Music Production: Reverb

Few things seem to sound so good at first but can turn your track into a bathtub or mud pool in the blink of an eye.

Reverb (short for reverberation) is different from delay. Where separate echoes are always audible with a delay, a reverb consists of a huge number of small echoes that follow each other so quickly that they can no longer be heard separately.

A track without reverb sounds very unnatural and strange. This is because there is always reef around you. We are just usually not aware of it. The walls of your room, or the reflections on cars that drive past you always give a picture of space around you. And that’s exactly what you use reverb for.
With reverb you can specify the size of the space in which elements of your track are located. In addition to depth, reverb can also determine an atmosphere, just think of ambient music, where long reverbs are very common.

With reverb you can give sounds their own place in your track. By adding reverb to elements you can place them more in the background. By giving less reverb to other elements, you bring them out more.

There are many different types of reverb, but the most commonly used are: chamber, room, hall, plate and spring reverbs. The first three refer to physical spaces and speak for themselves. A chamber reverb has a lot of early reflections and a short reverb tail. A hall reverb is often long and big. A room reverb is often in between.

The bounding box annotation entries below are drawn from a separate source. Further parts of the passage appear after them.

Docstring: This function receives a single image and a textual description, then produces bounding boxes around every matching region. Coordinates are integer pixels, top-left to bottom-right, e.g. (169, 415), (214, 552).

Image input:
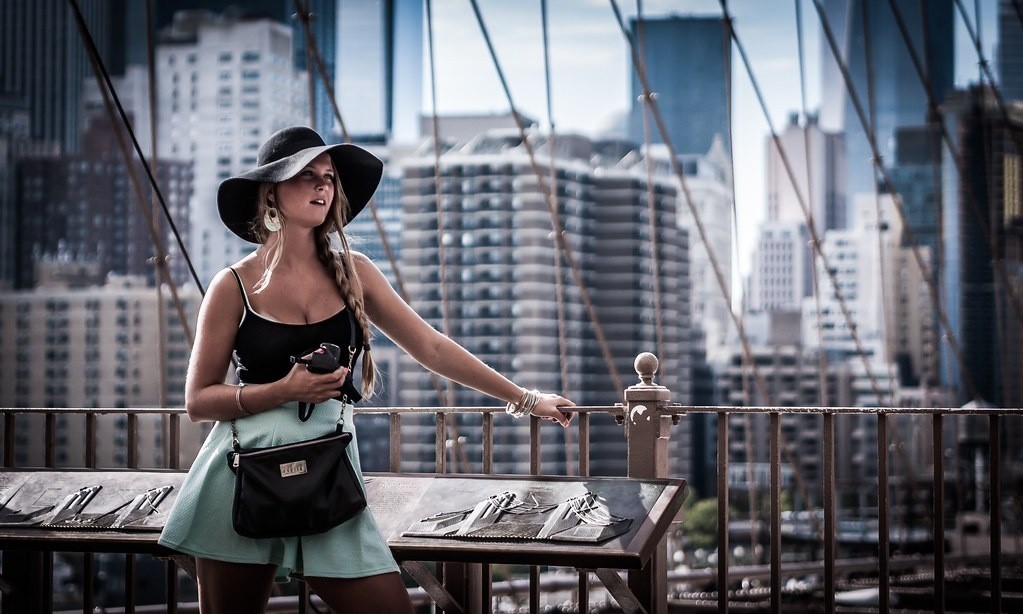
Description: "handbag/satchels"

(227, 423), (369, 540)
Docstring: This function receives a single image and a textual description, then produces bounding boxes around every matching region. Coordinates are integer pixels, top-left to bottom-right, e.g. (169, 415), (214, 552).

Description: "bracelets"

(236, 385), (251, 416)
(506, 388), (540, 418)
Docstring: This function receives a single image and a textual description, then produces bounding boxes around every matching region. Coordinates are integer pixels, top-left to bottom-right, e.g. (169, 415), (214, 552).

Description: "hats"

(214, 125), (386, 245)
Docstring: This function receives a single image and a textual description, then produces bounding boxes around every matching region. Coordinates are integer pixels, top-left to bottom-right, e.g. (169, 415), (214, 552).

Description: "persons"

Where the first three are modeled after physical spaces, plate and spring reverbs are modeled after electro-mechanical devices.
A plate reverb is a plate that vibrates with the music. It sounds close in sound and is often used on vocals because of its character.

A spring reverb is an iron spring that you often find in guitar amplifiers. You often recognize the sound in 60s tracks.

Most reverbs have a number of parameters:

Pre-delay: the time it takes before you hear the first reflections of the sound. The bigger the pre-delay, the bigger the room.
Early reflections of size: Early reflections are the first reflections of a sound. A small room will reflect sound almost instantly. In a church, for example, it takes much longer.
Density: Determines how dense the reverb is. In other words: how much space there is between the early reflections. The less dense, the more natural the reverb sounds.
Decay of reverb time: determines how long the duration for the reverb tail to disappear.

In addition, many reverbs will also have an EQ section. Note that a natural reverb tail never actually has low frequencies. You will therefore have to remove it manually or not.

With reverb often counts: less is more. Turn it around until you just hear it and then back off a bit. Reverb can bring your track together and really put people into your music. Use that!